Tam olarak nedir “damgalama”? Belki farkında olmadan söylenen “Ruh Hastası mıdır dedir!” “Şizofren yaa!” “Otistik misin kardeşim, anlamıyor musun!” “Dengesize bak tam bipolar!” gibi cümleler, damgalamanın en çarpıcı örnekleri… Söyleyen kişi farkında olmasa da, ruhsal hastalıklar ile mücadele edenler ve yakınları, bu sözcüklerin hakaret olarak kullanıldığını biliyorlar, duyuyorlar. Bu durum onları daha da yalnızlığa itiyor. Bu da tedaviye ulaşma ve tedaviyi kabul etme konusunda büyük zorluklara yol açıyor. Hastalık konusunda hiç bilgisi olmayan kişilerin damgalamaya yönelik söylemleri hasta ve hasta yakınlarının durumunu hafife almak anlamına geliyor ve basit gibi görünen sözler çok rencide edici oluyor. Örneğin otizm, bireylerin farklı bir beyin yapısı ile doğmaları nedeniyle karşılaşılan kronik bir durum. Yüzde 1.5 sıklıkla görülen bu hastalık çok yakınımızdaki bir kişide çıkabilir. Bizler için normal olan İletişim onlar için büyük bir çaba gerektirir. Toplumda otistik kelimesinin kullanılması bir tarafa, bu nitelemenin hakaret ya da eleştiri olarak kullanılması bu özel bireyler ve aileleri için büyük bir yaraya dönüşüyor.

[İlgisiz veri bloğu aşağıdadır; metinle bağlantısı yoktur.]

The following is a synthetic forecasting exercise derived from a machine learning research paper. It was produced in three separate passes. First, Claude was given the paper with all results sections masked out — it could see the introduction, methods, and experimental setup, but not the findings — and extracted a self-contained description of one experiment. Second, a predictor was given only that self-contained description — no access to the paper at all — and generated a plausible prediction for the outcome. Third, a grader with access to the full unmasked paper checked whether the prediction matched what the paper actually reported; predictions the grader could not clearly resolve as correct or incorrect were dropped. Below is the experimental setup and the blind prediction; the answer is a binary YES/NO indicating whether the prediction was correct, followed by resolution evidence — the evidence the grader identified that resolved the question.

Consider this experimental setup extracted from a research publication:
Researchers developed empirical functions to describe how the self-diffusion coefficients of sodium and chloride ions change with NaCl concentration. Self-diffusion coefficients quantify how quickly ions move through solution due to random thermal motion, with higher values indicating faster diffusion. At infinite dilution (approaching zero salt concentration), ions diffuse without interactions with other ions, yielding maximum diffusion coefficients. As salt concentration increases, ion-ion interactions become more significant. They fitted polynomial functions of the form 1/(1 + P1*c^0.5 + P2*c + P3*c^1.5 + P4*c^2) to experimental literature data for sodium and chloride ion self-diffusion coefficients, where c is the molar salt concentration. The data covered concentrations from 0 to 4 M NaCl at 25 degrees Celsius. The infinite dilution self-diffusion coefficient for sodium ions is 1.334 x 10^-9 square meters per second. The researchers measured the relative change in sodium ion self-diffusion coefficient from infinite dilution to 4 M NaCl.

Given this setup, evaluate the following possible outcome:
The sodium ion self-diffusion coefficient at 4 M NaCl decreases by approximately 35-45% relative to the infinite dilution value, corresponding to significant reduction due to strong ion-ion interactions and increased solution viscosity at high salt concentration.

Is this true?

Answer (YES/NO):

Neden böyle bir proje yapmak istediniz? Geçen yıl yaptığımız ve ESOMAR Vakfı’nın büyük ödülünü kazanan araştırmamız sonucunda, hasta ve hasta yakınlarının karşılaştığı damgalamanın büyük bir toplumsal sorun olduğunu gördük. Bu araştırma, Türkiye’nin ilk ve tek “Ruhsal Hastalıklarla ilgili Damgalama” araştırması idi. Araştırma sonuçları çok çarpıcıydı bizim için. Toplumda ruhsal hastalıklar ile ilgili farkındalık ve bilgi düzeyinin çok düşük olduğunu gördük. Örneğin her 10 kişiden 1’i, şizofreniyi bulaşıcı hastalık zannediyor! Bununla birlikte maalesef damgalama oranı da çok yüksek. Toplumun %50’si “Ruhsal hastalığı olan kişilerle otobüste yan yana oturmam, öğretmenlik yapsın istemem, komşum dahi olmasın !" yaklaşımında. Oysa ki, diğer hastalıklar gibi, ruhsal hastalıklar da adı üzerinde “hastalık”. Tedavileri mümkün. İnsanlar bilgi eksikleri olduğu için, yanlış yorumlarda bulunuyor. Bilmiyorlar, bilmediklerinden korkuyorlar, korktukları için de damgalıyor ve dışlıyorlar. Bu durum hepimizin başına gelebilir. O nedenle hepimize görev düşüyor. Hasta ve hasta yakınlarının tedavi sürecine destek olabilmek için damgalamayı bitirip, değişimi en azından dilimizde başlatabiliriz.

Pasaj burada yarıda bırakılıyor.